Copy the entries below word for word, starting at the line that contains "Is window opening" and ending after the line that contains "the point at 71,138 →". Omit the pictures from your copy.

* **Information shown**:
******
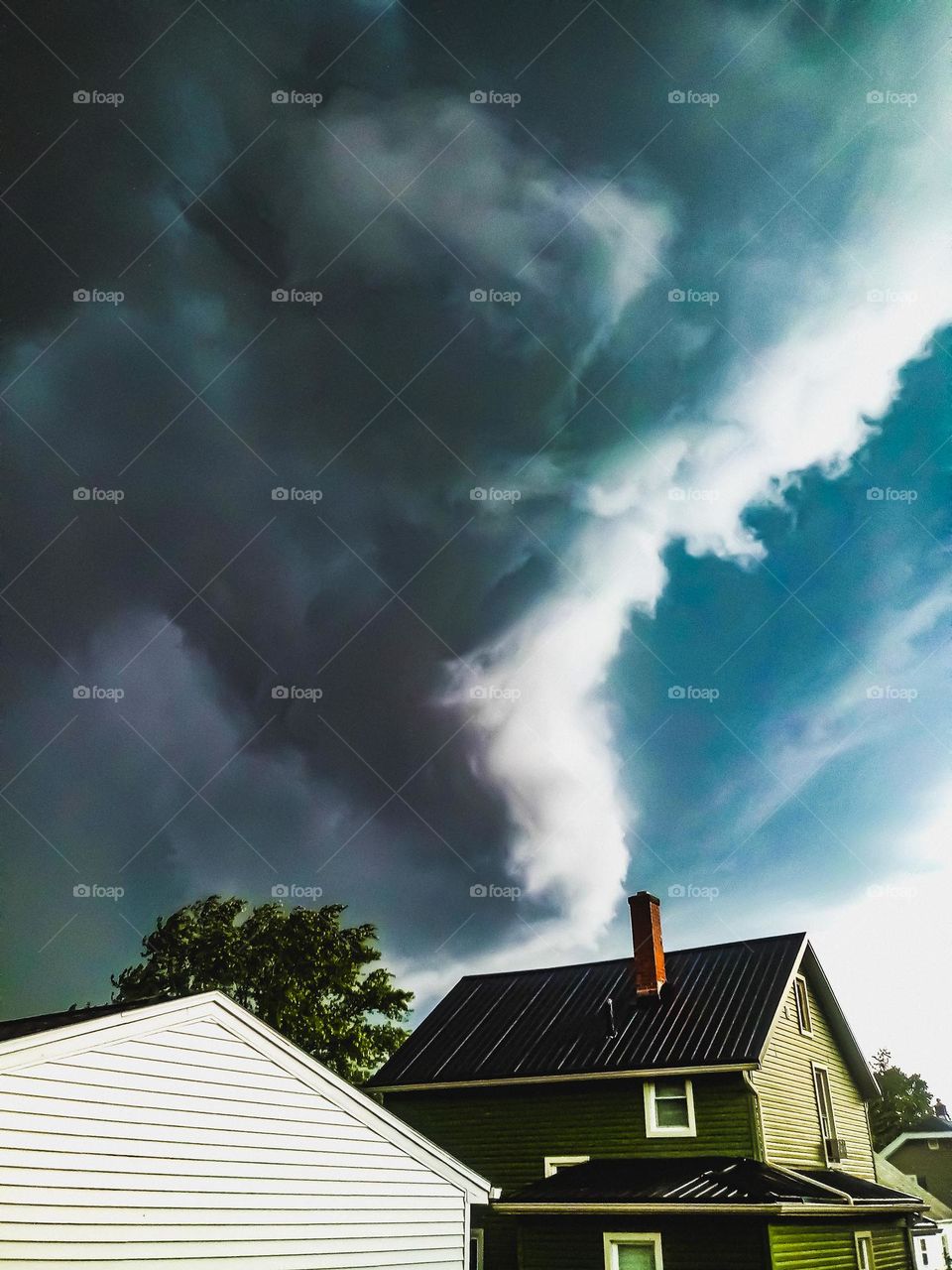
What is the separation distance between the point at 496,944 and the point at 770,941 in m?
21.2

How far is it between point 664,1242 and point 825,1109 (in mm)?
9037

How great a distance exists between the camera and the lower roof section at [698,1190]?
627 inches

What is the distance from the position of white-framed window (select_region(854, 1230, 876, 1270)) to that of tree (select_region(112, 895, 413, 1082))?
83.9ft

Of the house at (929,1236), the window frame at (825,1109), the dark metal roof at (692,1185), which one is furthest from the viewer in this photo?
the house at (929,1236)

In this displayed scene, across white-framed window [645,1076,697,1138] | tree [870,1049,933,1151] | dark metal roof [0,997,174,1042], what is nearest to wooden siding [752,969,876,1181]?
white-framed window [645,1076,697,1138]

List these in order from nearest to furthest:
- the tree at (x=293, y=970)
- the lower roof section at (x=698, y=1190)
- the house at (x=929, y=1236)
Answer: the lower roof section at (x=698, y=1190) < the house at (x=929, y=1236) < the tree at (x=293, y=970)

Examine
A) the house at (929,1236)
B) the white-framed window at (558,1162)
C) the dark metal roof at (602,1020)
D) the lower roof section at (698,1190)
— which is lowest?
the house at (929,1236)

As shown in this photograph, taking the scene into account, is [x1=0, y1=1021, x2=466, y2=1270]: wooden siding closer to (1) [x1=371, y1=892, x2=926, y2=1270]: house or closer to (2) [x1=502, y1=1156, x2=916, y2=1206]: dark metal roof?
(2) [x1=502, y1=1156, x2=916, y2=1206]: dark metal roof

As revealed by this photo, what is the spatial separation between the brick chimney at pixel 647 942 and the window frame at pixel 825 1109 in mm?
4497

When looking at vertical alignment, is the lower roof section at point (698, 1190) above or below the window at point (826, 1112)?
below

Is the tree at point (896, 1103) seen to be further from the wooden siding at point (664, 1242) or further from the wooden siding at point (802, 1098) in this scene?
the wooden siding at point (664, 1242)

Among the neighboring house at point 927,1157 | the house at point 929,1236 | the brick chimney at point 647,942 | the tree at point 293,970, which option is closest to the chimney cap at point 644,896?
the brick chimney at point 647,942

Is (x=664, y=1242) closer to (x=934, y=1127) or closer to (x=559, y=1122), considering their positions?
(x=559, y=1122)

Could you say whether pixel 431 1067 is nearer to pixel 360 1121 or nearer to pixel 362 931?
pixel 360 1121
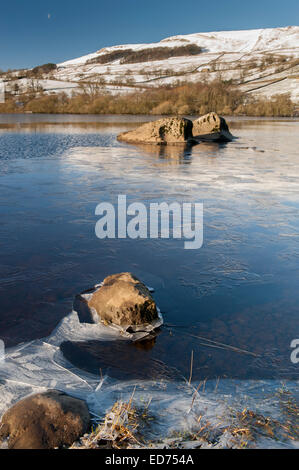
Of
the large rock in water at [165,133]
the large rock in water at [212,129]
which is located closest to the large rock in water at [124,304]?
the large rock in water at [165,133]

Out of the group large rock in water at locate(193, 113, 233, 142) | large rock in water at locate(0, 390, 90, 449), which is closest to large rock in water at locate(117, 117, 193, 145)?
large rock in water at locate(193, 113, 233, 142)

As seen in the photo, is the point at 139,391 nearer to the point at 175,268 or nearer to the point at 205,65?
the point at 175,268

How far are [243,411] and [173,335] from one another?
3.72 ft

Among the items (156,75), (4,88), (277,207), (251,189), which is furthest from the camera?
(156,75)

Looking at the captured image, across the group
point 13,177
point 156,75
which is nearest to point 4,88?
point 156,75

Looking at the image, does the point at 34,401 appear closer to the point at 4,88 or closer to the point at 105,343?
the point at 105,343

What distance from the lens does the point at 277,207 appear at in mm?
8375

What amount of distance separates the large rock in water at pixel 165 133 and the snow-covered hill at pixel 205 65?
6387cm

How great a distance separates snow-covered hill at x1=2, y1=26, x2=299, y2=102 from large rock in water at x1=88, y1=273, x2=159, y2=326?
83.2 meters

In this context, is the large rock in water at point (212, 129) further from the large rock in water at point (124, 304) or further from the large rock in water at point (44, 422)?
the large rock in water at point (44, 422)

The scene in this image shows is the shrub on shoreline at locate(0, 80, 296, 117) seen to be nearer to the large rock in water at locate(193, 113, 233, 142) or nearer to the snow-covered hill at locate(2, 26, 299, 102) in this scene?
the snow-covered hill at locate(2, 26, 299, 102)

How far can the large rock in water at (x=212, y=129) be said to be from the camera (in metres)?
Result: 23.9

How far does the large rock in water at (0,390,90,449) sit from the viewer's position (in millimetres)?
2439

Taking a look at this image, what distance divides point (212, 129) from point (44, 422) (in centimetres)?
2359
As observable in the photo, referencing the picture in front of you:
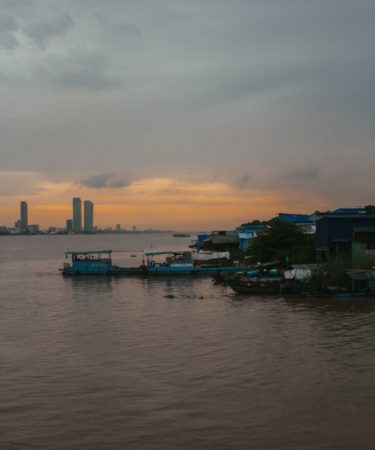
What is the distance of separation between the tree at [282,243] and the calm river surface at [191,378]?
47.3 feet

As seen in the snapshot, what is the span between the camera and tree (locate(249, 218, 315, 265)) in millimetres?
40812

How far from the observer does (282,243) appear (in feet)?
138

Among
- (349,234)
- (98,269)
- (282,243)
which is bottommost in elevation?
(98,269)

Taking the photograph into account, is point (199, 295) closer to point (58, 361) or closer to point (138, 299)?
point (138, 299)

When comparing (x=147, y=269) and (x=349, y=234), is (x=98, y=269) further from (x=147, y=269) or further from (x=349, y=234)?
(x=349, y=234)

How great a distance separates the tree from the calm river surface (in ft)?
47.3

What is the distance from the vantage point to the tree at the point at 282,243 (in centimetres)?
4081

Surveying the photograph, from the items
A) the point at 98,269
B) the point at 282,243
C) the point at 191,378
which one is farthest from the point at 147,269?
******
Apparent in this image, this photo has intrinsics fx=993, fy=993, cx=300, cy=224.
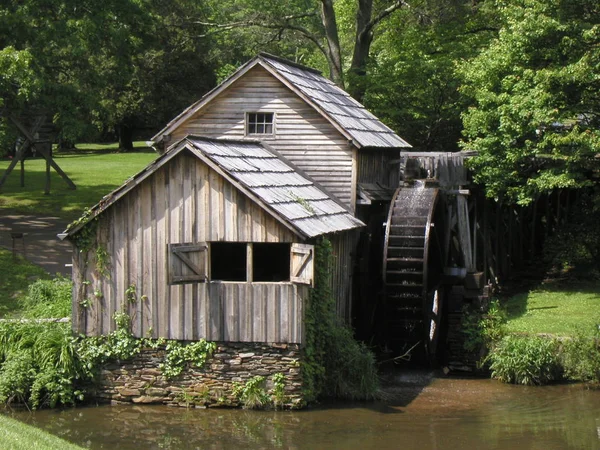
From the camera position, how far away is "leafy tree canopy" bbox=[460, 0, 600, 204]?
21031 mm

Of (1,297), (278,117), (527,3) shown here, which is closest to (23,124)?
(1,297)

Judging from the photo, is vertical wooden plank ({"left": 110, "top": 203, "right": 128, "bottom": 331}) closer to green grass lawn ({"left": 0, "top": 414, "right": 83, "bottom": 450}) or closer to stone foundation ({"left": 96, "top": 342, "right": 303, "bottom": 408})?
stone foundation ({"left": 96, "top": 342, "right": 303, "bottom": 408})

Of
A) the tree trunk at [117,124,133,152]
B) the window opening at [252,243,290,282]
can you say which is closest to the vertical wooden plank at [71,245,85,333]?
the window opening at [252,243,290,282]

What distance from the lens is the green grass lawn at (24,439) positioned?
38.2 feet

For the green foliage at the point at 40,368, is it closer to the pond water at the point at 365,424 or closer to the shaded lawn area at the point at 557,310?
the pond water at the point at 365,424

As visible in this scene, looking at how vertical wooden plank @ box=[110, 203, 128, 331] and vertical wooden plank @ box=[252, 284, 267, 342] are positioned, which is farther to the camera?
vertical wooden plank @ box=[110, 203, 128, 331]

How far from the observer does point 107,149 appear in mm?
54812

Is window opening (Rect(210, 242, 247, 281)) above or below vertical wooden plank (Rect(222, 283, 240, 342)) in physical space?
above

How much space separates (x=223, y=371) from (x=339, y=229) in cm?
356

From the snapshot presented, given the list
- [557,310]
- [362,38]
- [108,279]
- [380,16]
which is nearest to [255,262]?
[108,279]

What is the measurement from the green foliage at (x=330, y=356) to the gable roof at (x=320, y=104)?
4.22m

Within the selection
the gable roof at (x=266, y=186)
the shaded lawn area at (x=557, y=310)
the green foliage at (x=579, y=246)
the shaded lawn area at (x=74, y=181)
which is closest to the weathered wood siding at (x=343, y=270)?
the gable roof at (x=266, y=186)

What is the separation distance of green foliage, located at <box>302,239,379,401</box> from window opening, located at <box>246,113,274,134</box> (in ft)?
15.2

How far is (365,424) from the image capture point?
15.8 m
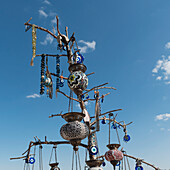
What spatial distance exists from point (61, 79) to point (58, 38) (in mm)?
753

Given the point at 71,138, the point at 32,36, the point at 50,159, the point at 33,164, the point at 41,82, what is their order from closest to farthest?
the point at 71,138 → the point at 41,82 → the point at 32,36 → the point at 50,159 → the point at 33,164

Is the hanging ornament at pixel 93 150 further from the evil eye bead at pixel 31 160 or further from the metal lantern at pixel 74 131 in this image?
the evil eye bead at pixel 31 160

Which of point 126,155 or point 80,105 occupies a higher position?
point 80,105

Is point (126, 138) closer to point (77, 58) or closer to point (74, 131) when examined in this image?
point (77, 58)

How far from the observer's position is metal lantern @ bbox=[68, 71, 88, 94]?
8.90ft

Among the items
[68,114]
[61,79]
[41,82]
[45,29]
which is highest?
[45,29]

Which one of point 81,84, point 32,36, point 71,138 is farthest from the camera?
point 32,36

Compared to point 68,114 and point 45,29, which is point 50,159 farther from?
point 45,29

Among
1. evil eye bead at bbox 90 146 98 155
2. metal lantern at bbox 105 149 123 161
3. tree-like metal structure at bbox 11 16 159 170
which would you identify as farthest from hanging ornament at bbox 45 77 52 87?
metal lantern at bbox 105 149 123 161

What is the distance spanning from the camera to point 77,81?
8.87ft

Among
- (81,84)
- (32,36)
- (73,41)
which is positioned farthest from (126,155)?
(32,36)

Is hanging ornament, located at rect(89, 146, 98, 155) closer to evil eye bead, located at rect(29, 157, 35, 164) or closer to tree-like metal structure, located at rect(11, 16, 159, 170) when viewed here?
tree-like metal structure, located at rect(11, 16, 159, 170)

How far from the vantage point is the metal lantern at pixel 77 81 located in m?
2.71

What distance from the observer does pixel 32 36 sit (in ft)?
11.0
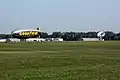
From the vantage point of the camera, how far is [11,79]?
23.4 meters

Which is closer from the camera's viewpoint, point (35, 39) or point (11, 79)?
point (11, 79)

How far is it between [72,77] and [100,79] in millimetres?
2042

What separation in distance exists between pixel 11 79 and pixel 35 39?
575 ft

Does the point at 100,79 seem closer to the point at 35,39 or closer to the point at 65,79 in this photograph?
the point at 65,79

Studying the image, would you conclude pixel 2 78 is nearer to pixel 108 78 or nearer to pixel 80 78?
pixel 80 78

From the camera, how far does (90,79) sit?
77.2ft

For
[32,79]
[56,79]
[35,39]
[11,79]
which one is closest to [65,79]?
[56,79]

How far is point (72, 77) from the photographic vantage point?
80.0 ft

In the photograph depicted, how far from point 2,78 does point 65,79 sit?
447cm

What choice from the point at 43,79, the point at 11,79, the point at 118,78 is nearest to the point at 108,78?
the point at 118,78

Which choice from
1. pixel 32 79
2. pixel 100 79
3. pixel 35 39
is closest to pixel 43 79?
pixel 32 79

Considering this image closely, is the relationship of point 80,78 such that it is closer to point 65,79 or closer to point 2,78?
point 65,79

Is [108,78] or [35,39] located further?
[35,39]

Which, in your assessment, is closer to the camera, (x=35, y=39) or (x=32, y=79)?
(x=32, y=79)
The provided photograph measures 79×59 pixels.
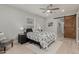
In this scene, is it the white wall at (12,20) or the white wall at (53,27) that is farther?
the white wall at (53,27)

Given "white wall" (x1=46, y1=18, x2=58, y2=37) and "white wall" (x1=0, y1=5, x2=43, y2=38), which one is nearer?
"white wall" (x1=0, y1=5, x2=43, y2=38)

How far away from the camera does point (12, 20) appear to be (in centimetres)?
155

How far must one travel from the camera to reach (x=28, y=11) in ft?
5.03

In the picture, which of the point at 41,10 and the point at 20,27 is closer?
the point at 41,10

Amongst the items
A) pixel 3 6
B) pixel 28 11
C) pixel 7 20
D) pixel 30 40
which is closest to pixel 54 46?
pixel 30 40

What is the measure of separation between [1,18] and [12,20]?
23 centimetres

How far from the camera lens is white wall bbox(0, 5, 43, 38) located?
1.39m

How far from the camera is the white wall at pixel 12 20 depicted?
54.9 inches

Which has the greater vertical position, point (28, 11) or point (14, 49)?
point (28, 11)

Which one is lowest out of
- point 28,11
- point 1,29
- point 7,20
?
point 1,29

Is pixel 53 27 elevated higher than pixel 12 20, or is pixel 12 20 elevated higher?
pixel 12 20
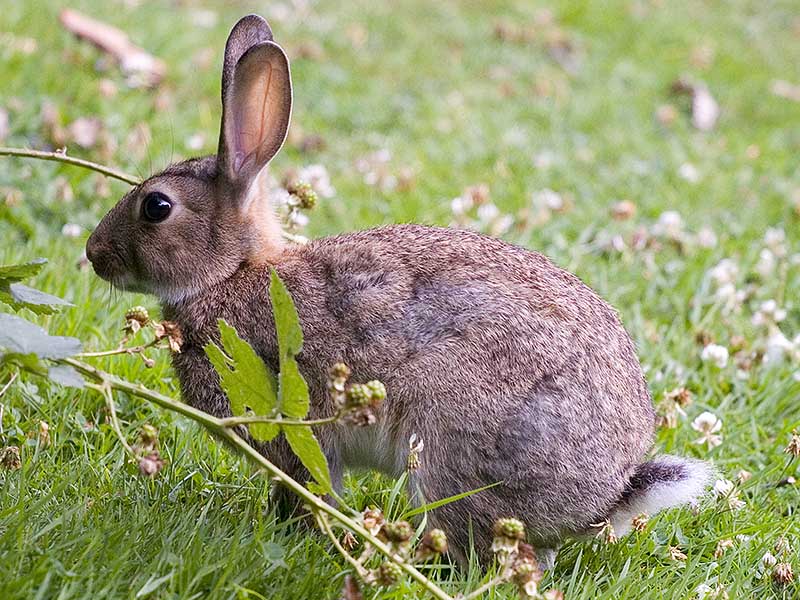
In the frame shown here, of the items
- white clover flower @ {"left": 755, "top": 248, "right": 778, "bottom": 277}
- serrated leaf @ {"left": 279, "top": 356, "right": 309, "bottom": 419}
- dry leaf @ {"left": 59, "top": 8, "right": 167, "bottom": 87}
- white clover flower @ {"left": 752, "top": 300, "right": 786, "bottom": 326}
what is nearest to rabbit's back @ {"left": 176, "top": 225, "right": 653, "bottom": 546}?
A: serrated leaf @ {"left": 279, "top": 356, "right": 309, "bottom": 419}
******
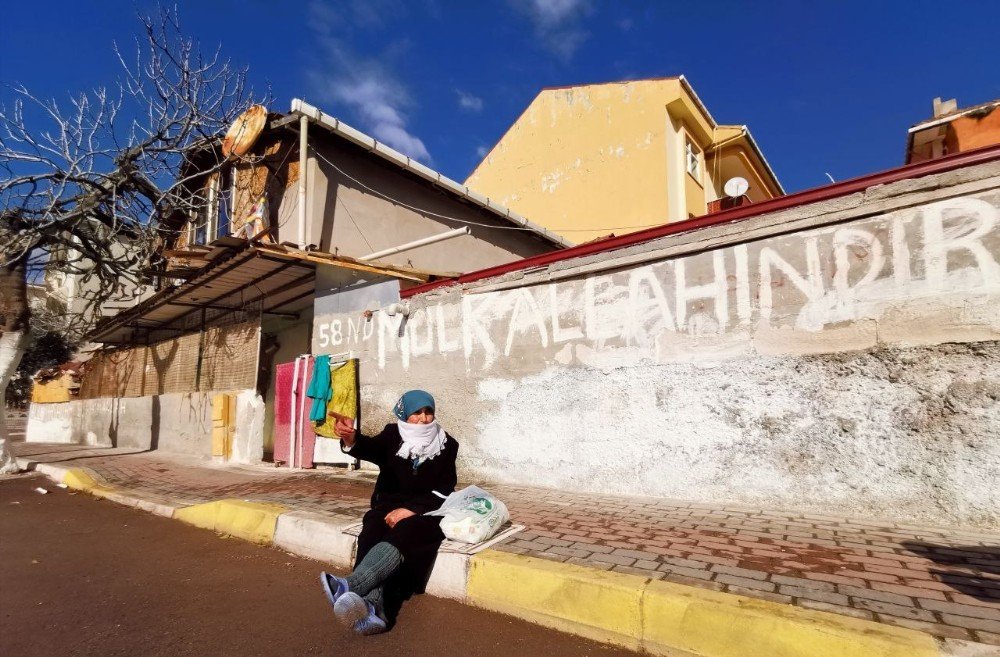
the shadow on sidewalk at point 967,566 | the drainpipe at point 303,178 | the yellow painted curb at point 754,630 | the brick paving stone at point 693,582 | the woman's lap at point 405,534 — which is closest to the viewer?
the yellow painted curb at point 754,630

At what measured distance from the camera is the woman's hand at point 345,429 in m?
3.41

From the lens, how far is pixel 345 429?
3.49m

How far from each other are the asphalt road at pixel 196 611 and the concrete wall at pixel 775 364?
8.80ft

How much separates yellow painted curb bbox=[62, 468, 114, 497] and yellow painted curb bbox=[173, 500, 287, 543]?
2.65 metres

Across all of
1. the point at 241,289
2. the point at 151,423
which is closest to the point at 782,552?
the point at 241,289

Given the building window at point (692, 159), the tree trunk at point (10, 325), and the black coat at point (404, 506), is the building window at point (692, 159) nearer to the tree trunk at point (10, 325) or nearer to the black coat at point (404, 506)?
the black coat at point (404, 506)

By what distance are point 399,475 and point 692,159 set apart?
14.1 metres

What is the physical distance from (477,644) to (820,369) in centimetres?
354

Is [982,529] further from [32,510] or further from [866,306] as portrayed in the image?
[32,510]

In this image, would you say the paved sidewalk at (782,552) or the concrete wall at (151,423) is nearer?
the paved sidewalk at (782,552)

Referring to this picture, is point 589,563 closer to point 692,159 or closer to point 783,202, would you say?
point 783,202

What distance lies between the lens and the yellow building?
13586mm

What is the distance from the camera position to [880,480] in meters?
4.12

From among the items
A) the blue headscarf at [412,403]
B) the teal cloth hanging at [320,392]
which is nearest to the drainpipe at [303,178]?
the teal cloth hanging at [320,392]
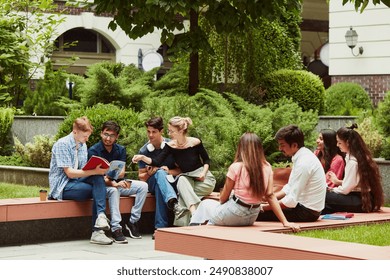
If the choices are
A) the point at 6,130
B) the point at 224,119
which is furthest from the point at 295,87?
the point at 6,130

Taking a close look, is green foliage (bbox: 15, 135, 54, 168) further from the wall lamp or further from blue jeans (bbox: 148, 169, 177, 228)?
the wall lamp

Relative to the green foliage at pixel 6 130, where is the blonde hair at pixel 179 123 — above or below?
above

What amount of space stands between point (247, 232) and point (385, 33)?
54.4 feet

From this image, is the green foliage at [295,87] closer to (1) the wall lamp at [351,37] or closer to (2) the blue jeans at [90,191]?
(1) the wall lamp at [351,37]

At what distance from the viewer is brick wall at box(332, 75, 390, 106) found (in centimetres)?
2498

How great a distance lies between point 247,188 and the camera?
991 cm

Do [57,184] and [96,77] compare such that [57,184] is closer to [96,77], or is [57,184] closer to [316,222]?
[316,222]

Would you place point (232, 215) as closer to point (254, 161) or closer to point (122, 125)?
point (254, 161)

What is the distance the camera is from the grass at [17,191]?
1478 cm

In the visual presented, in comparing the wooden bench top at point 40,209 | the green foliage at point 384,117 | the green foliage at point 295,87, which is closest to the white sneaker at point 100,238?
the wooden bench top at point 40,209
******
* **Correct answer**:
Is window opening (Rect(210, 242, 247, 281)) above or below vertical wooden plank (Rect(222, 283, 240, 342)) in physical space?
above

How much space separates (x=223, y=371) from (x=339, y=229) in cm?
356

From the snapshot presented, given the list
- [557,310]
- [362,38]
- [108,279]
- [380,16]
which is nearest to [255,262]?
[108,279]

What is the measurement from the green foliage at (x=330, y=356) to the gable roof at (x=320, y=104)?
4.22m

Within the selection
the gable roof at (x=266, y=186)
the shaded lawn area at (x=557, y=310)
the green foliage at (x=579, y=246)
the shaded lawn area at (x=74, y=181)
which is closest to the weathered wood siding at (x=343, y=270)?
the gable roof at (x=266, y=186)

What is the separation distance of green foliage, located at <box>302,239,379,401</box> from window opening, located at <box>246,113,274,134</box> (in ft)?
15.2

How far is (365,424) from the image capture point?
15.8 m
What spatial distance exists from point (61, 79) to point (58, 38) (in mm)?
753

Given the point at 71,138, the point at 32,36, the point at 50,159, the point at 33,164, the point at 41,82, what is their order from closest to farthest?
the point at 71,138 → the point at 41,82 → the point at 32,36 → the point at 50,159 → the point at 33,164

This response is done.